1:19 PM Class Begins Introduction of Guests:

Wayne Marshall – Ethnomusicologist. Post-Doctoral Fellow at the University of Chicago. Musician whose main instrument is the laptop. Synthesizes other artists’ music, doing so without permission to create his own art. Part of a group called “the Rhythm Method,” named after the Jamaican tradition of taking other artists music and crafting it to make it one’s own. Also a DJ, though he “clicks instead of spins.” DJ on Monday, November 13, 2006 at the Enormous Room from 10PM – 1PM. Raps as well. In his professional capacity, he writes about music for various publications and journals. Also runs a Blog on Caribbean centric music.

Mike Fricklas – General Counsel for Viacom. Principally a cable programming company. Moved into the internet property world as well, including IFilm and Shockwave. Owns Paramount Pictures. Mr. Fricklas works for the CEO. Viacom thinks of itself as a technology company that has consistently pushed the boundaries of new technology. Principle job is to advise the board of Directors. Spends most time on board governance and corporate transactions, but also spends quit a bit of time on copyright issues. Also works on deals, including the split up of Viacom and CBS.

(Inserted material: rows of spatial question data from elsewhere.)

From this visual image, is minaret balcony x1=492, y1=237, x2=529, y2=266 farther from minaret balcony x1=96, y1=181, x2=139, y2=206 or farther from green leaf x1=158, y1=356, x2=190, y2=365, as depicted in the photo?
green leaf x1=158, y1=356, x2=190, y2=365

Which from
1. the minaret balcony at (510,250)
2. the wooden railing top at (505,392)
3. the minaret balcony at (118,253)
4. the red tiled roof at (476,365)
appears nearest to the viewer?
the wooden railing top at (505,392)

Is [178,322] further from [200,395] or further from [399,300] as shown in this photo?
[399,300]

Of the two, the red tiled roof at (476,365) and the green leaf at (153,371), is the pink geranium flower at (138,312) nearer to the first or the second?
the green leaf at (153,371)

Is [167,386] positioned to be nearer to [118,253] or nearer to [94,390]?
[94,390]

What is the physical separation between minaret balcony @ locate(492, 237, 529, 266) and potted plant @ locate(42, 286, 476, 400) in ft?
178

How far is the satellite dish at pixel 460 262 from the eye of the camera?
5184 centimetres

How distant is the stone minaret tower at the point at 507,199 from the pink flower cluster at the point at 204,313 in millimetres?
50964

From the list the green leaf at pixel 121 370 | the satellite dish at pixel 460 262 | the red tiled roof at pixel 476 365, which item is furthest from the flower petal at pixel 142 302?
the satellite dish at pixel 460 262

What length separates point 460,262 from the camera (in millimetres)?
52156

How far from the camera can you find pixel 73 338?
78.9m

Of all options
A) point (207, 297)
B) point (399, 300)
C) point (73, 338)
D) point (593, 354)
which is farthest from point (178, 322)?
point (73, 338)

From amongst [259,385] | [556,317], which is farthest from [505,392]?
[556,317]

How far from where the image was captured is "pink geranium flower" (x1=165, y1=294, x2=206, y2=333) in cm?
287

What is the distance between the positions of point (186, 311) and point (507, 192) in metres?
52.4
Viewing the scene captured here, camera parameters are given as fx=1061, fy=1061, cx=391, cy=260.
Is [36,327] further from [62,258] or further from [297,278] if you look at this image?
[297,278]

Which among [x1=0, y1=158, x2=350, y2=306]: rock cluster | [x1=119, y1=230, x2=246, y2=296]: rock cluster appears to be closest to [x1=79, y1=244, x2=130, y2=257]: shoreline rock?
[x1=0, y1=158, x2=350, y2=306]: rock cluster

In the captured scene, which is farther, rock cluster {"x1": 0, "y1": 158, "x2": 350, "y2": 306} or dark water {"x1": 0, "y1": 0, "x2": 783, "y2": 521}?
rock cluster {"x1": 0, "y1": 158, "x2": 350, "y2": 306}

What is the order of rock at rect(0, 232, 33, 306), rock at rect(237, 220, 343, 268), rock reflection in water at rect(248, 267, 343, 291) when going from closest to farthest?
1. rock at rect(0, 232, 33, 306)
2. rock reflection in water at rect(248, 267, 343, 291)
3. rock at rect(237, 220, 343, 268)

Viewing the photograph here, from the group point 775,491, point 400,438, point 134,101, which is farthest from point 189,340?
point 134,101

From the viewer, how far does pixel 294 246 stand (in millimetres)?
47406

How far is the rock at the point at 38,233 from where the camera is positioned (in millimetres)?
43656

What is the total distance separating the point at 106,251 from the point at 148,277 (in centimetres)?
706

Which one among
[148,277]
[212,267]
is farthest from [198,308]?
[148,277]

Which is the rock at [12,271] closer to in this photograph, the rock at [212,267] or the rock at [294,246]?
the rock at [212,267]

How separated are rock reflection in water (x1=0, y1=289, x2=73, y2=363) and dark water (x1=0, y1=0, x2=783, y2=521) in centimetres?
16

Our guests are on two sides of a gulf. Each side has used high rhetoric, much like Dylan’s. Nesson argues that it is this type of rhetoric that made the 60’s fail. Unlike the empathic approach, it makes no effort to see the other side, as in Bob Dylan’s “Masters of War.”

Bob Dylan’s “Masters of War” – Described as a bad piece of music that becomes very powerful, full of violent imagery and wishes of death for those who drive the machine of war.